* GIVEN TASK:
Lay out every line of the records below as a Markdown table with the columns "Row" and "Line", numbering the rows and skipping blank lines. Leave the pictures out.

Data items
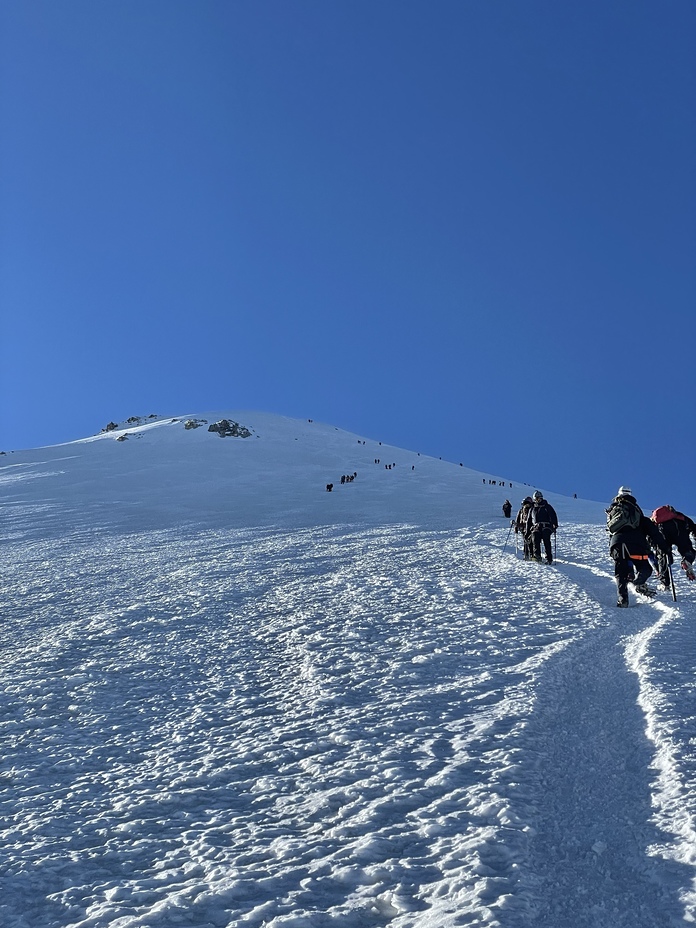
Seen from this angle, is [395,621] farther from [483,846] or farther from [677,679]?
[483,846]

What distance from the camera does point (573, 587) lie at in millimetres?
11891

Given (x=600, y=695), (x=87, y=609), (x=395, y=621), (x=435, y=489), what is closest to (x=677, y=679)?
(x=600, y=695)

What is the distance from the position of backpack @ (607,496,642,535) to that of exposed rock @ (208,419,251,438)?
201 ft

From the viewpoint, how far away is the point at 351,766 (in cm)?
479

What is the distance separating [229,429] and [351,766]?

* THE OUTPUT:
| Row | Line |
|---|---|
| 1 | Seen from this angle, is [395,621] farther from [483,846] or farther from [677,679]? |
| 2 | [483,846] |
| 3 | What distance from the camera does point (573, 587) lie at in millimetres? |
| 4 | 11891 |
| 5 | Given (x=600, y=695), (x=87, y=609), (x=395, y=621), (x=435, y=489), what is closest to (x=677, y=679)? |
| 6 | (x=600, y=695) |
| 7 | What is the distance from the position of backpack @ (607,496,642,535) to that of exposed rock @ (208,419,251,438)? |
| 8 | 201 ft |
| 9 | From the viewpoint, how far away is the point at 351,766 (in cm)? |
| 10 | 479 |
| 11 | What is the distance separating [229,429] and [351,766]? |